Walking through any industrial warehouse or shipping facility, you will see pallets wrapped in layers of clear plastic film. That film, known as PE stretch film, is one of the most important yet overlooked components of modern logistics. It holds products in place during vibration, prevents shifting during sudden stops, and keeps dust and moisture away from sensitive goods. But walk a little further, and you will notice something interesting. Some pallets are wrapped with very thin film that clings tightly to perfectly stacked boxes. Others are wrapped with thick, heavy-duty film that looks almost like a second skin around irregular loads. The difference between these two pallets is not just a matter of preference. It is a deliberate choice based on dozens of factors including weight, shape, sharpness, transport distance, and budget.

Choosing the right PE stretch film thickness for your load is not as simple as grabbing the thickest roll on the shelf. Using film that is too thin risks product damage, customer returns, and even safety hazards if a pallet collapses during transport. Using film that is too thick wastes money on every single pallet, increases plastic waste, and makes the film harder to apply, especially when wrapping by hand. The ideal thickness is the minimum that reliably secures your specific load under your specific shipping conditions.

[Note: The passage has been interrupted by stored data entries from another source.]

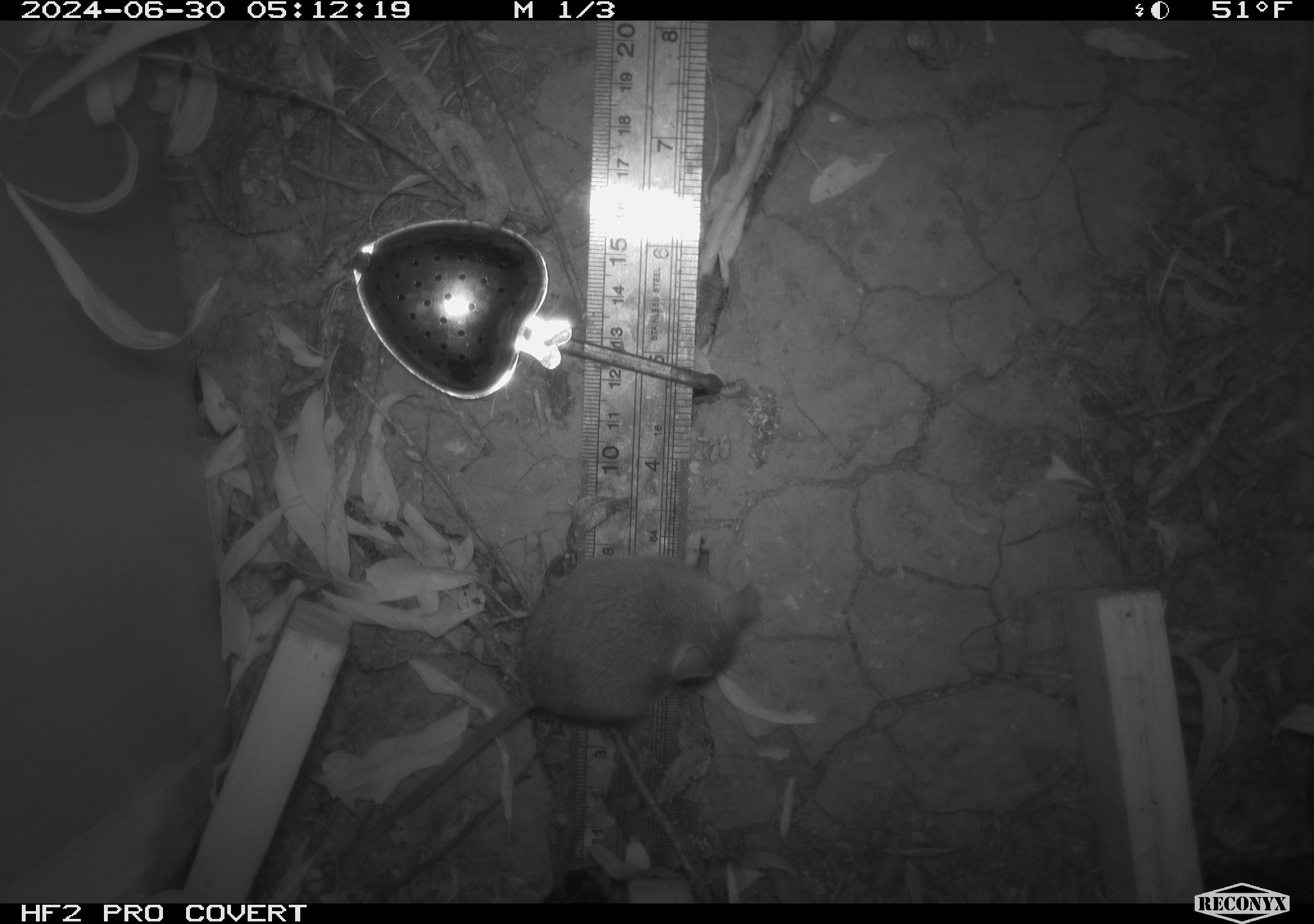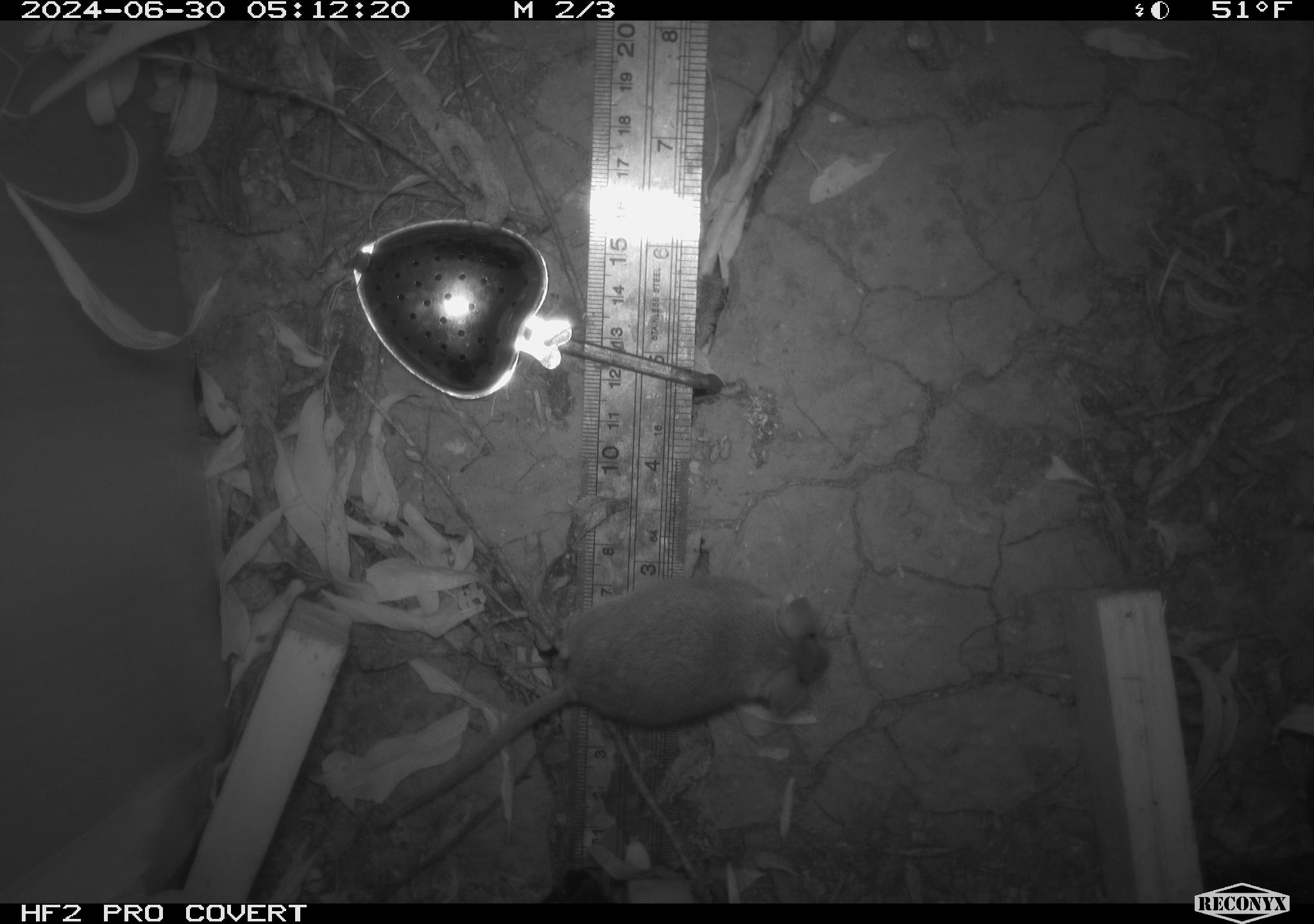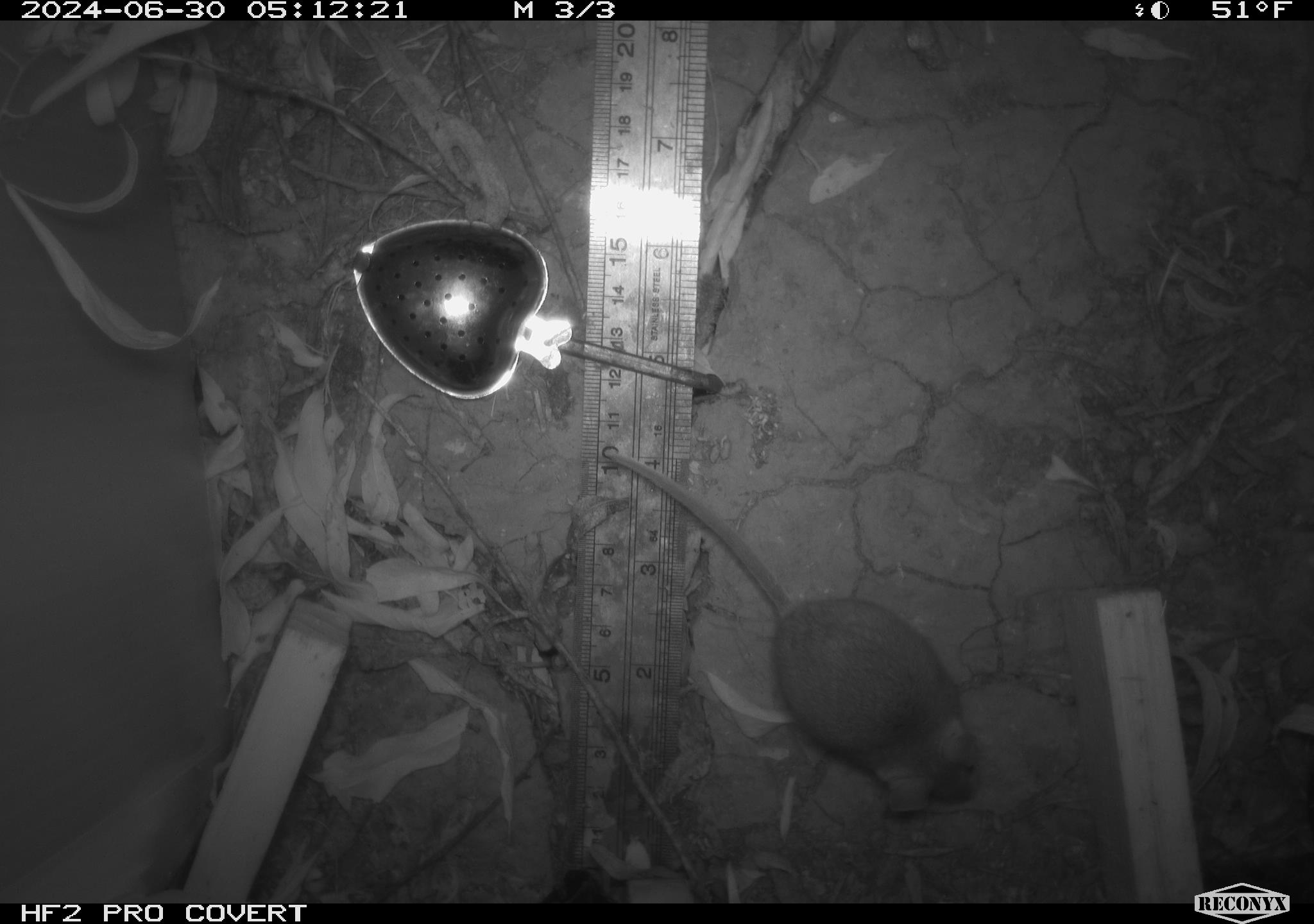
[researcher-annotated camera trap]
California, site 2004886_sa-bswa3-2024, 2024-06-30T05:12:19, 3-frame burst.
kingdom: Animalia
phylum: Chordata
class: Mammalia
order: Rodentia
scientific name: Rodentia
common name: mouse species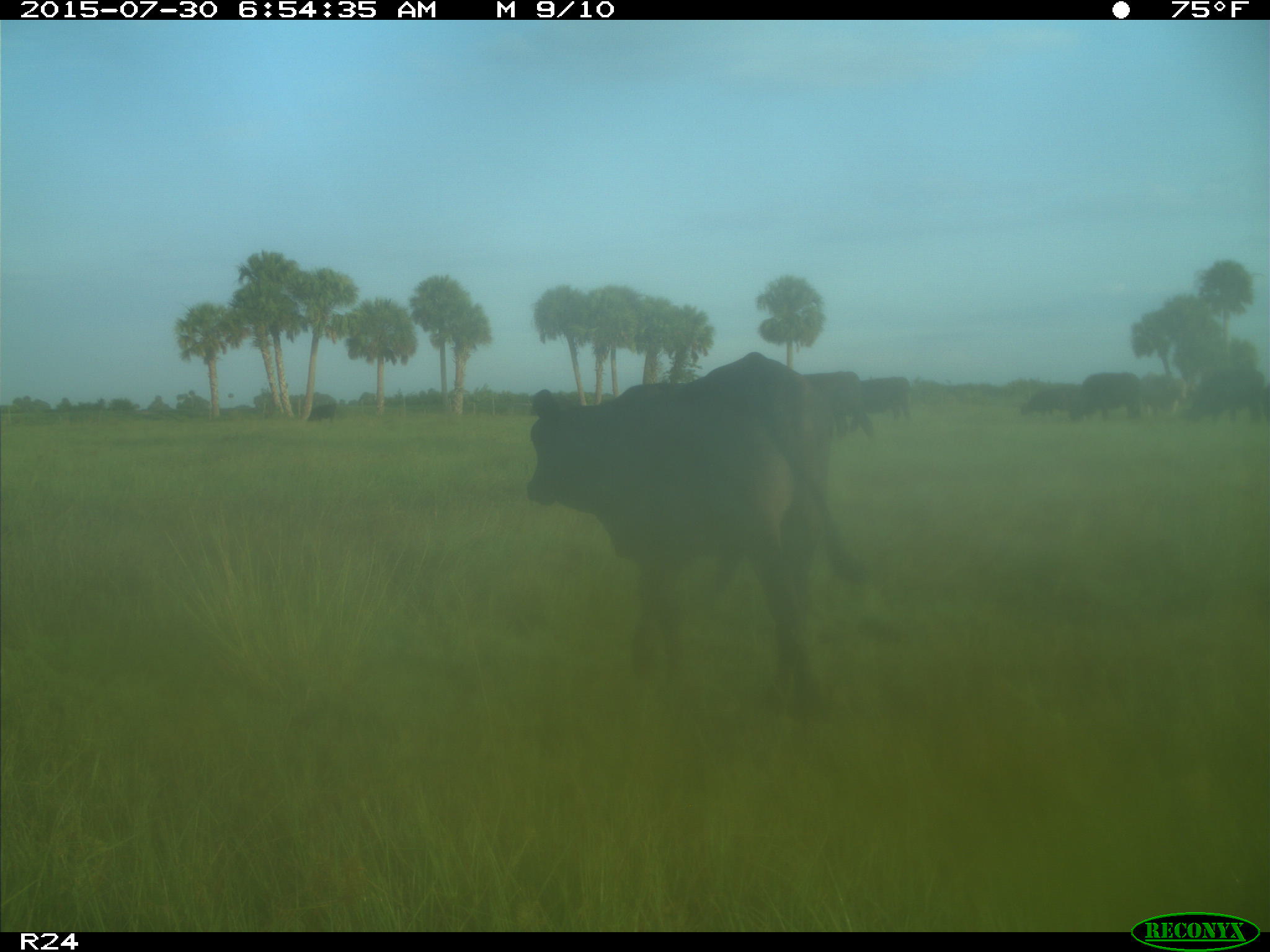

What Is PE Stretch Film and Why Does Thickness Matter?

Definition and Basic Function

PE stretch film, where PE stands for polyethylene, is a highly elastic plastic wrapping material used to secure products onto pallets. It is most commonly made from linear low-density polyethylene, often abbreviated as LLDPE. This material has a unique combination of properties that make it ideal for pallet wrapping. It can stretch to several times its original length without breaking. It clings to itself without adhesive. And it resists tearing even when stretched tightly around sharp corners.

The way stretch film works is deceptively simple. As you pull the film around a pallet, you stretch it. The stretched film constantly tries to return to its original length, creating tension that squeezes the load inward. This compressive force holds individual boxes, bags, or products tightly together so they cannot shift relative to each other. When a truck accelerates, brakes, or turns, the film keeps the entire pallet moving as one solid unit rather than a collection of loose items that could tip or scatter.

Stretch film is different from shrink wrap, a common point of confusion. Shrink wrap requires heat to tighten around a load. Stretch film requires only mechanical stretching. This makes stretch film faster to apply, more energy-efficient, and better suited for irregular loads. For these reasons, stretch film has become the dominant choice for pallet stabilization in warehouses and shipping facilities around the world.

The Critical Role of Thickness

Thickness is the single most important specification of any stretch film because it determines how much force the film can exert and how well it resists damage. Imagine two rubber bands, one thin and one thick. If you stretch both to the same length, the thick one will pull back with much more force. The same principle applies to stretch film. Thicker film, when stretched, generates higher holding force against the load. This means heavier products stay in place, and loads remain stable even during rough transport.

Thickness also directly affects puncture resistance. Loads with sharp edges are the enemy of thin stretch film. A single sharp corner on a metal part or a broken pallet board can poke right through 40-gauge film, creating a tear that quickly runs across the entire wrap. Once that tear reaches the edge of the pallet, the film loses all holding force, and the load can collapse. Thicker film resists punctures much better, and even if a small hole forms, thicker film is far less likely to tear further.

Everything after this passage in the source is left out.